| WHAT YOU ARE ASKED TO DO |
Transcribe the forum post on default notices between "Just wanted to" and "to pursue us?", inclusive.

*** DOCUMENT EXTRACT

We have today received 'default notices' for the bank overdraft in joint names (separate notices) and a separate one for the bank loan, which is in my name only. So, that's 3 letters in total.

Just wanted to know if they're re-starting the legal process from scratch and if so can they do this if we have already proven that the debts are unenforceable since they couldn't produce the document(s) requested in their original PoC? i.e. can they take us to court twice over the same debt or would they somehow use the same case(s) raised in July 2011 to pursue us?

 

Just came across the following in another post on CAG:

 

'Just been looking at Henderson.....'Henderson -v- Henderson – 1843 – Sir James Wigram VC – Litigation Practice

The court set down the principles to be applied in abuse of process cases, where a matter was raised again which should have been dealt with in earlier proceedings.

******
*** MATERIAL

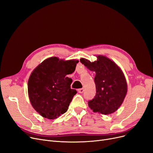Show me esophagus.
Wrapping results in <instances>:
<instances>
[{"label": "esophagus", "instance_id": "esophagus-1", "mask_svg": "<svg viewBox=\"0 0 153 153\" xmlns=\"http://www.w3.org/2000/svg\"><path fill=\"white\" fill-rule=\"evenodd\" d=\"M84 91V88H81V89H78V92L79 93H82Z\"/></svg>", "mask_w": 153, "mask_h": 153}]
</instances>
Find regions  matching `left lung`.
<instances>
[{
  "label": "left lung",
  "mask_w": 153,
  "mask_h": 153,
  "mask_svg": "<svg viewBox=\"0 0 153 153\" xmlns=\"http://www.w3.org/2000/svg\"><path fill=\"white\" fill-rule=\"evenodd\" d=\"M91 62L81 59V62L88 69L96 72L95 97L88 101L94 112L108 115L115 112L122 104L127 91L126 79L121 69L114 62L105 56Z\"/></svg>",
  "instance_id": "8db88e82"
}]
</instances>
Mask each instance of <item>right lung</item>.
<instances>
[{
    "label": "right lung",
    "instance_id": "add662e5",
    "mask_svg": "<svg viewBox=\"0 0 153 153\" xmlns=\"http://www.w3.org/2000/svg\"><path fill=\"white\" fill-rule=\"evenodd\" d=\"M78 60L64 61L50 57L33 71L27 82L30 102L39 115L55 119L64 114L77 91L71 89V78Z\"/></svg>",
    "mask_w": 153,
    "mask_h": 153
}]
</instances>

******
*** MATERIAL

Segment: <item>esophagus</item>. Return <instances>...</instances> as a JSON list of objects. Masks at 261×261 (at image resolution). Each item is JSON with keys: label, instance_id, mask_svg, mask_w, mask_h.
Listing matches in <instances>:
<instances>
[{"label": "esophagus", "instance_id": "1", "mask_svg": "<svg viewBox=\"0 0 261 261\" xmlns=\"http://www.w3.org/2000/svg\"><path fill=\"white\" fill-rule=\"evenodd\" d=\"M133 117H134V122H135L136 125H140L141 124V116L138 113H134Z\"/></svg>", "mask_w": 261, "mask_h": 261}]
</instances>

******

| EXERCISE SOLUTION |
Just wanted to know if they're re-starting the legal process from scratch and if so can they do this if we have already proven that the debts are unenforceable since they couldn't produce the document(s) requested in their original PoC? i.e. can they take us to court twice over the same debt or would they somehow use the same case(s) raised in July 2011 to pursue us?